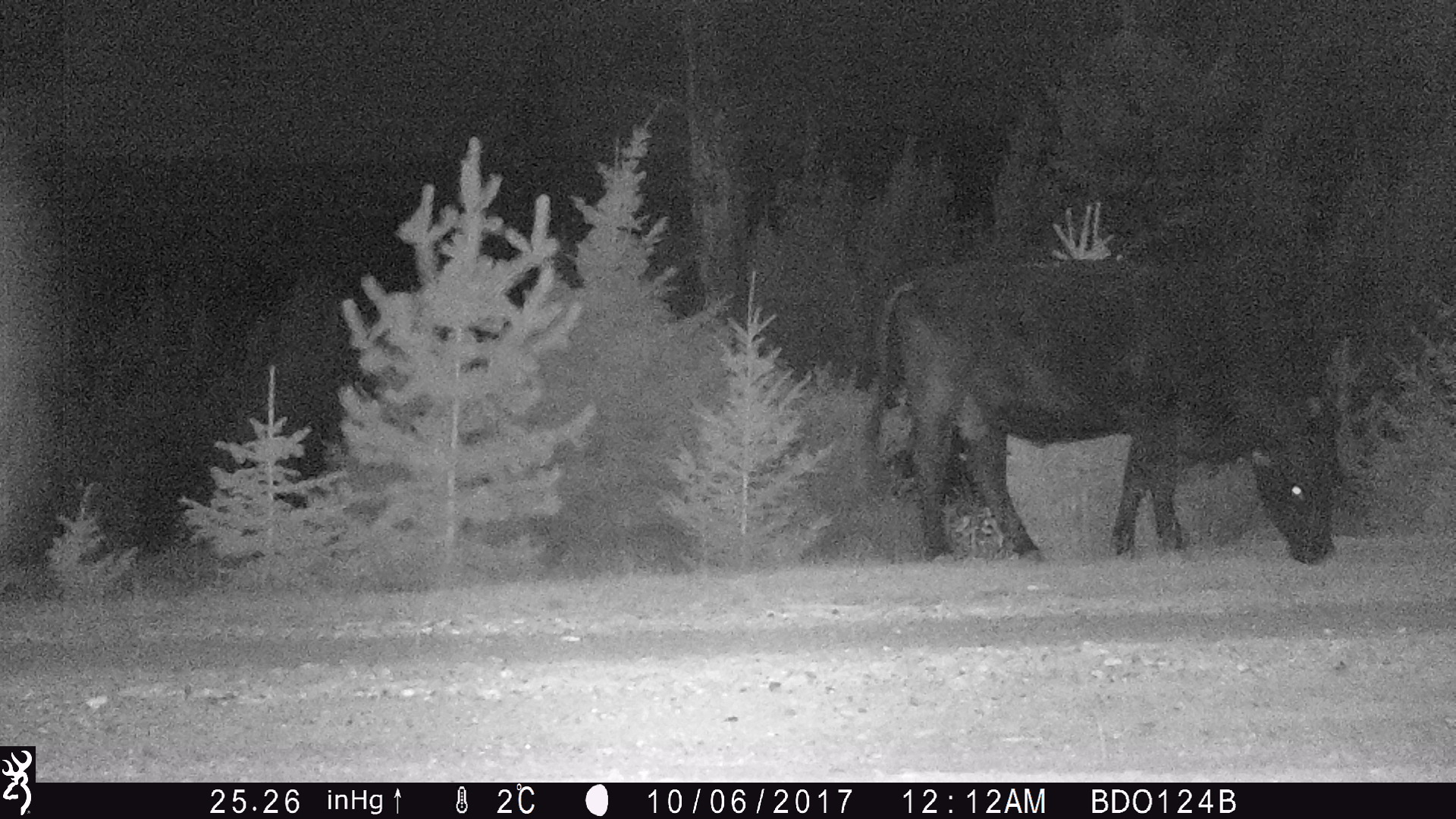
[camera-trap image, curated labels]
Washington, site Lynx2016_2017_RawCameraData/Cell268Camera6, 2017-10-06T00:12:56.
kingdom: Animalia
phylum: Chordata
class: Mammalia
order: Artiodactyla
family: Bovidae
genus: Bos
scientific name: Bos taurus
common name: domestic cattle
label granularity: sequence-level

* * *

PROBLEM DESCRIPTION: Any pictures should be dropped; transcribe the rest of the records above exactly.

ANSWER SECTION:
[camera-trap image, curated labels]
Washington, site Lynx2016_2017_RawCameraData/Cell268Camera6, 2017-10-06T00:12:56.
kingdom: Animalia
phylum: Chordata
class: Mammalia
order: Artiodactyla
family: Bovidae
genus: Bos
scientific name: Bos taurus
common name: domestic cattle
label granularity: sequence-level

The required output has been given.